Hotel buildings require a relatively large amount of water resources to operate. Although water is not the industry’s greatest operating cost, reduced water availability or significant price increases could affect financial results. This effect may be particularly acute in water-stressed regions because of supply constraints. Entities in the industry are implementing water management best practices to reduce operating expenses and environmental impacts and to improve their brand value with guests, who increasingly are concerned about environmental sustainability.

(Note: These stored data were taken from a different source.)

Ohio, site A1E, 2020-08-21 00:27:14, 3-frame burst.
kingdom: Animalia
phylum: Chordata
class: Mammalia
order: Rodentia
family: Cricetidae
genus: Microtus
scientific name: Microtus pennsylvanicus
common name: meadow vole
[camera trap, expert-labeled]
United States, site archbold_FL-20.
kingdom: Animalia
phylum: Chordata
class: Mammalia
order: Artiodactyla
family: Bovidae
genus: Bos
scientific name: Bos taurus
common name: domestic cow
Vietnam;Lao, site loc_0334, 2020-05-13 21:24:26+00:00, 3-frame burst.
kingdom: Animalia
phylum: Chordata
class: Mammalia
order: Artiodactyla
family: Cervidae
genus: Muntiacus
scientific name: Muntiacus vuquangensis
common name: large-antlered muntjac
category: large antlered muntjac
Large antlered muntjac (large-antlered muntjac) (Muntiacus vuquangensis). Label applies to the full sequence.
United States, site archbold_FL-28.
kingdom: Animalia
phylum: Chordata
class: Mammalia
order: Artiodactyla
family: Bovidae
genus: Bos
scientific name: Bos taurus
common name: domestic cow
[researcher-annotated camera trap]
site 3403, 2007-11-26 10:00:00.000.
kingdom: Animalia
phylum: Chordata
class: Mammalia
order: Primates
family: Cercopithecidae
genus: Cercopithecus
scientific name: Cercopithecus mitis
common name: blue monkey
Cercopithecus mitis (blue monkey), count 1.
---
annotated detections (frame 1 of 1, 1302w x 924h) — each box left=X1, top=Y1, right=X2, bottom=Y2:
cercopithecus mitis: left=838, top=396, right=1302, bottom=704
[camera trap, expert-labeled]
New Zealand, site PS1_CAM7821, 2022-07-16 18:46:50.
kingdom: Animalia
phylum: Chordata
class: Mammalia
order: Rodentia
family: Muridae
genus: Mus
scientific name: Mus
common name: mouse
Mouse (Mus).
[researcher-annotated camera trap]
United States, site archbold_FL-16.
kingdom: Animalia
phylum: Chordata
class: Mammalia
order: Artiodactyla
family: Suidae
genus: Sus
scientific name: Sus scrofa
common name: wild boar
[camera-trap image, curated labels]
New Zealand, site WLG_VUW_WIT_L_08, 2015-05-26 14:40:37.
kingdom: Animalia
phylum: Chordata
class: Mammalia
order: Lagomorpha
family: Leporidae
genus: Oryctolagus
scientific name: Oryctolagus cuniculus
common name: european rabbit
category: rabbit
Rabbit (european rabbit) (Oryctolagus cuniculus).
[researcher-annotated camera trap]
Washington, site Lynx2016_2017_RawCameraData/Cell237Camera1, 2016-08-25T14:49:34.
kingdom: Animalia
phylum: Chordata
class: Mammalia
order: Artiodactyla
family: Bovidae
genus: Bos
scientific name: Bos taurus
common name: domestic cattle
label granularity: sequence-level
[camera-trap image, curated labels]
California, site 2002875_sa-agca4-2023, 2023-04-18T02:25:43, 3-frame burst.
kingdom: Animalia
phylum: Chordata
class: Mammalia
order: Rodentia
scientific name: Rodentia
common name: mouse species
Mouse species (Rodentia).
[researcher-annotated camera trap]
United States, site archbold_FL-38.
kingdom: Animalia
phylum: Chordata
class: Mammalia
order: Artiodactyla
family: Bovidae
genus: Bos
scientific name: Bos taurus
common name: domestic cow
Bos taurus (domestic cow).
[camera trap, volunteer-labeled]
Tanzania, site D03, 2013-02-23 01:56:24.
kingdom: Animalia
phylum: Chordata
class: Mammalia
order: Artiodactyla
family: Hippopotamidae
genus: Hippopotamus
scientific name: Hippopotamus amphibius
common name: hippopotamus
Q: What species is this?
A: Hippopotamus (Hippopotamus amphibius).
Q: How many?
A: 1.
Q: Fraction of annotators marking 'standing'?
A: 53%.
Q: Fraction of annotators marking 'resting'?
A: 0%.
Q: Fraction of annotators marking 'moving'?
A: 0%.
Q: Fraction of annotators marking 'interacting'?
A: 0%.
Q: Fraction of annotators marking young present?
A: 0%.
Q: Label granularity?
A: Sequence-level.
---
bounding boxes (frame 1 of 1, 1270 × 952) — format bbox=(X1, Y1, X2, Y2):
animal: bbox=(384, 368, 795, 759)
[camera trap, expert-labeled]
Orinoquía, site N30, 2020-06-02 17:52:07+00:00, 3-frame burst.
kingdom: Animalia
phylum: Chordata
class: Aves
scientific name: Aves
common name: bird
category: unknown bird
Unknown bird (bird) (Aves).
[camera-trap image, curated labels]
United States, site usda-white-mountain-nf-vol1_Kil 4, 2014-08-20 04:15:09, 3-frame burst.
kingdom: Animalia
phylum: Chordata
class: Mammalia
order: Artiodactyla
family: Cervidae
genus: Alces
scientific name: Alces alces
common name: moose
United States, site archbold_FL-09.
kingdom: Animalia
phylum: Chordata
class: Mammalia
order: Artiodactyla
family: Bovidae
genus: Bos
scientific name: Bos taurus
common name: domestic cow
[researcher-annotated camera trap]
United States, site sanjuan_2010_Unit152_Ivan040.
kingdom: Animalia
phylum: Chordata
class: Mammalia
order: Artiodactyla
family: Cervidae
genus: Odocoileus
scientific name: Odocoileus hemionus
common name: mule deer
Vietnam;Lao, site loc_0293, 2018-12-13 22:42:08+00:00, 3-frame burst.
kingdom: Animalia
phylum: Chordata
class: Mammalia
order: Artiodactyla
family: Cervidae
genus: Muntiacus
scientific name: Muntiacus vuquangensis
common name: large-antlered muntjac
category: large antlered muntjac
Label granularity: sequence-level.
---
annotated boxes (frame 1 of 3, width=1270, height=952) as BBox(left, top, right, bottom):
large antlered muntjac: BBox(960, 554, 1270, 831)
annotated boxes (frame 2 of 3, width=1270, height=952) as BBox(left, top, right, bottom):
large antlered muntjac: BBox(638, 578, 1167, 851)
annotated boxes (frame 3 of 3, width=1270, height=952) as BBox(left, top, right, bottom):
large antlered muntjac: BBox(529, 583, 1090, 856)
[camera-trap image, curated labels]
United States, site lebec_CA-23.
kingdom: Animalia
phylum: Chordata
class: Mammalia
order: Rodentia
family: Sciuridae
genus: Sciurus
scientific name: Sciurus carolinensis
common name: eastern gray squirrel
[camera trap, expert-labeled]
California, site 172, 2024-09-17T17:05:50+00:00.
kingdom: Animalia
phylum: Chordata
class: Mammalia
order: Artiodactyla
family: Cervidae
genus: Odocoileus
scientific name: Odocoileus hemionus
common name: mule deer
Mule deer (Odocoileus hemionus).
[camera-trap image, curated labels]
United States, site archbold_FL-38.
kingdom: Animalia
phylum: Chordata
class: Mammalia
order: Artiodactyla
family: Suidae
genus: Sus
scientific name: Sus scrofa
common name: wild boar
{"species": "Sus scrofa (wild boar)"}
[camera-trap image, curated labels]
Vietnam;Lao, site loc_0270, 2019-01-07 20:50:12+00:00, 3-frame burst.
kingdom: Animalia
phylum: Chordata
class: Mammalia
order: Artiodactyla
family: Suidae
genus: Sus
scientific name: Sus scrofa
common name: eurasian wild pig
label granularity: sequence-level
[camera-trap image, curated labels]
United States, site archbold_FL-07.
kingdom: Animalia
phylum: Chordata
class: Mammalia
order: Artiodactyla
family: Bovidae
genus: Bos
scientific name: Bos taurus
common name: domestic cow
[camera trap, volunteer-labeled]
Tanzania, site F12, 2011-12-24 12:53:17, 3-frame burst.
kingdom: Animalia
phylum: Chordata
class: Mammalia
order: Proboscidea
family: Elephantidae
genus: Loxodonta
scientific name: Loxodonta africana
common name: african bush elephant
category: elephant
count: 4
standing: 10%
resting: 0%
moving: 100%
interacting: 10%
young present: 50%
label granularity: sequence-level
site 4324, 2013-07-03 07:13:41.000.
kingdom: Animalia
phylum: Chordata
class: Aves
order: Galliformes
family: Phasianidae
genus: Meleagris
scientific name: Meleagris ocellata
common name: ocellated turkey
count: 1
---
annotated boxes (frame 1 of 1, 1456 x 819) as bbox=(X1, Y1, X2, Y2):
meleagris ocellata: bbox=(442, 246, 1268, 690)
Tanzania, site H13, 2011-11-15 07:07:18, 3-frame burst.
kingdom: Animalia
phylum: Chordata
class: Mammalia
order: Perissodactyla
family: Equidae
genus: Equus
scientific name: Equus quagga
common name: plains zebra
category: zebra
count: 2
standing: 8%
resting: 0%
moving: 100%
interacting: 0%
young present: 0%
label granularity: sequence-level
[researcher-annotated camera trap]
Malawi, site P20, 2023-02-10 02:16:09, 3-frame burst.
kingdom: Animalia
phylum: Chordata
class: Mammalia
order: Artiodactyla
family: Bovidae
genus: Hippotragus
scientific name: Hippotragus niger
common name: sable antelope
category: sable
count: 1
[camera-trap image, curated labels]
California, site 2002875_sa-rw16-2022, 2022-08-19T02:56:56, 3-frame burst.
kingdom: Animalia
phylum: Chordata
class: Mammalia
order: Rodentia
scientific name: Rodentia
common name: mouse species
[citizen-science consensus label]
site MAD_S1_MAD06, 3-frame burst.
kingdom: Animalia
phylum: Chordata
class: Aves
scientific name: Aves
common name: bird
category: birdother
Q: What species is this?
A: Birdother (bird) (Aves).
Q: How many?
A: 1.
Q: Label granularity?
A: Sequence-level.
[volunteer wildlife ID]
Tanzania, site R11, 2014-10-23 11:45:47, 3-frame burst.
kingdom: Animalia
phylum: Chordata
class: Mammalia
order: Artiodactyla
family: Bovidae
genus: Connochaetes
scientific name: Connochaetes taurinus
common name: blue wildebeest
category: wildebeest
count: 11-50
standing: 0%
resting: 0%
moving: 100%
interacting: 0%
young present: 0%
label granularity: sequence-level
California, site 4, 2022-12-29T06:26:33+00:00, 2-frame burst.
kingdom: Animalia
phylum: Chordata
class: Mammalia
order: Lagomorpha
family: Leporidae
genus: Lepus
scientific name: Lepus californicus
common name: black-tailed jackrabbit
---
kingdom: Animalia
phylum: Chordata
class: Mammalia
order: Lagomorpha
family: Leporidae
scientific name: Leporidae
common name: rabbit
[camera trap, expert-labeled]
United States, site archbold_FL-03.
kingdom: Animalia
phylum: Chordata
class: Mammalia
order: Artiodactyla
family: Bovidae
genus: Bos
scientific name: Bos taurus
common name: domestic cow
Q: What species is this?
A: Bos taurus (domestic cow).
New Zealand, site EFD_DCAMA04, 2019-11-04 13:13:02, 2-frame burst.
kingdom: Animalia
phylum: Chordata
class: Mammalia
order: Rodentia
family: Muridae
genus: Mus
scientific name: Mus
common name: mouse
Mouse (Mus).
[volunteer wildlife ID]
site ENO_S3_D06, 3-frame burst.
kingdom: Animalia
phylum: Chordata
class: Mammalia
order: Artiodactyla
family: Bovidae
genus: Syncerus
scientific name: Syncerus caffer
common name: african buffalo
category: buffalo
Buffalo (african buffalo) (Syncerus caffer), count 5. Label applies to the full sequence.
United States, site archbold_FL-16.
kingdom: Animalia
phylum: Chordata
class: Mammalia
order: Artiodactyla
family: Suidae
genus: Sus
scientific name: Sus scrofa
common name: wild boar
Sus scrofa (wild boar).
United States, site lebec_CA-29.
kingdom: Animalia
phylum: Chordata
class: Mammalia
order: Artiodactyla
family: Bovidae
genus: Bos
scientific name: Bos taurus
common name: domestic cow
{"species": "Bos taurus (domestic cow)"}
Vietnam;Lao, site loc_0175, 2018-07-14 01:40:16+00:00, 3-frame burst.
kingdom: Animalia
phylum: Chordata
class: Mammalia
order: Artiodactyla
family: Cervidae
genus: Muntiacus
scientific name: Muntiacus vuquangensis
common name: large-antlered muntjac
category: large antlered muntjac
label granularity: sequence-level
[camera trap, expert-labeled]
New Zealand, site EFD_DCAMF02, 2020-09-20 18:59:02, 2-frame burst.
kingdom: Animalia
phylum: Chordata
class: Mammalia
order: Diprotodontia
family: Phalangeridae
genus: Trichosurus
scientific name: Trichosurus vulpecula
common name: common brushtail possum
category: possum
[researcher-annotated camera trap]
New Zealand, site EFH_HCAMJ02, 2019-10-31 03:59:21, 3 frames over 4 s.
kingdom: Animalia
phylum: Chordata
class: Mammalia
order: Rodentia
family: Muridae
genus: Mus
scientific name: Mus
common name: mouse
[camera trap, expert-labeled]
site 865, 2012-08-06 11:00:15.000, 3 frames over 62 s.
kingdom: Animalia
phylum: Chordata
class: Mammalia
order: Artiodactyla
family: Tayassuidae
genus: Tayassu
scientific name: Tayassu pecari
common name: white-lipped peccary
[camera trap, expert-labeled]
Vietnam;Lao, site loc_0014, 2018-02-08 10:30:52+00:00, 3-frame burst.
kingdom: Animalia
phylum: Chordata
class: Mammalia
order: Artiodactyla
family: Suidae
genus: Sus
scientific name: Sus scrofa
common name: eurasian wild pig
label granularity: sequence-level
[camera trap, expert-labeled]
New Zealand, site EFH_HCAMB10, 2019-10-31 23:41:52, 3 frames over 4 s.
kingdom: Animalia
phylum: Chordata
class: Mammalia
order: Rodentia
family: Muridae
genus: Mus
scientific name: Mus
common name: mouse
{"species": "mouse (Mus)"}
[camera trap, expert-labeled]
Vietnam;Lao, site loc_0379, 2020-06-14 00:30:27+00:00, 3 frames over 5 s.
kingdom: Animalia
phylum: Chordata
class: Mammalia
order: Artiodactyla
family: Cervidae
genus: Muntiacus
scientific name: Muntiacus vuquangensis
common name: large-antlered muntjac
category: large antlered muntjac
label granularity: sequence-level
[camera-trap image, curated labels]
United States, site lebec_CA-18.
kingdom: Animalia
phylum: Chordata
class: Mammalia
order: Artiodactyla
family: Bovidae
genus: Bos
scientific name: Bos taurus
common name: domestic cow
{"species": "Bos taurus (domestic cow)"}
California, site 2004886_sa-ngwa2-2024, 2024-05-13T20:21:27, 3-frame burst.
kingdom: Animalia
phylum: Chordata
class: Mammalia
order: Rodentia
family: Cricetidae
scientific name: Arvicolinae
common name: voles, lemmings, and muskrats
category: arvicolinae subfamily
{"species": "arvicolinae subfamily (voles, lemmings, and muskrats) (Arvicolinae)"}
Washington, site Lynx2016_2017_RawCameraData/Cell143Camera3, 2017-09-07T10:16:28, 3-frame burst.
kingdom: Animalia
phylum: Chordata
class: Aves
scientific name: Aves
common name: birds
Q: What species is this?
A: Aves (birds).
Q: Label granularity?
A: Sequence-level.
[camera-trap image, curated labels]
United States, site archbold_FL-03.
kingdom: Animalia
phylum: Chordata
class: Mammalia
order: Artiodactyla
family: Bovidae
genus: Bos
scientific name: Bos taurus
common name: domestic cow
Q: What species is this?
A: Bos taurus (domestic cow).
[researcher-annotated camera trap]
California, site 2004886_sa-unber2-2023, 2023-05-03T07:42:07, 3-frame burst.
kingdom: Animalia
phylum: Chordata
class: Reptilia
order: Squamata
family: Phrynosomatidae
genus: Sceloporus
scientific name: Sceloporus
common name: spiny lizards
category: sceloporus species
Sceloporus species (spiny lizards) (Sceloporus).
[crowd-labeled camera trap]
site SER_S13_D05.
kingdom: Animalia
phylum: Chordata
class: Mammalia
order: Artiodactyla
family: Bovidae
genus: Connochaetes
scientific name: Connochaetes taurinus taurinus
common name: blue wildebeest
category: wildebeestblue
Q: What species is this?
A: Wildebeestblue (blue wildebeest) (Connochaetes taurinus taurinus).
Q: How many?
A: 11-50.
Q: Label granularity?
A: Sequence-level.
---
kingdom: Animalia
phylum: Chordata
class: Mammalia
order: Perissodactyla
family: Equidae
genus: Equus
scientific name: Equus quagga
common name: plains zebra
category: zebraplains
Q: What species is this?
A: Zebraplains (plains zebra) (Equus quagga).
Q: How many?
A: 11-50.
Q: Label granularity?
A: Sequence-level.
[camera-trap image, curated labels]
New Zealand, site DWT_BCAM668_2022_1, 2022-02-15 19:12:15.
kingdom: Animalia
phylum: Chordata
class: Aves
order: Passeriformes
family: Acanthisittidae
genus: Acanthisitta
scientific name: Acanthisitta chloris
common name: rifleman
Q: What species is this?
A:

Healthy ecosystems are linked with the economic and financial performance of local communities and businesses. The influx of tourists and the waste generated by hotels can present risks to sensitive ecosystems such as coral reefs and nature preserves. Poor environmental protection practices may preclude hotels from obtaining new construction licenses in these sensitive areas and could, in the long term, diminish natural attractions for tourists that help to generate revenue for communities and hotels. In contrast, protection of the environment may make travel destinations more attractive and increase demand for room bookings.
The Hotels & Lodging industry is highly reliant on labour to operate large facilities. A service-oriented workforce that is able to provide guests a pleasant stay is a key value driver for hotel entities. This, combined with labour force dynamics, can lead to low job satisfaction that can result in high turnover and potential lawsuits, which contribute to increased expenses for hotel operators. Hotels that work to prevent discriminatory practices and ensure fair wages can improve worker satisfaction and reduce turnover.
Climate Change Adaptation
Hotels operating in climate change-exposed areas may be impacted by physical climate risks including inclement weather and flooding. Inclement weather may damage property and disrupt operations, thereby reducing asset values and revenues. In addition, hotels may face higher insurance premiums for buildings located in coastal regions or may be unable to insure their properties. Hotel operators will likely need to adapt to shifting climate trends such as rising sea levels, hurricanes, and flooding in order to maintain their climate-exposed revenue-generating properties.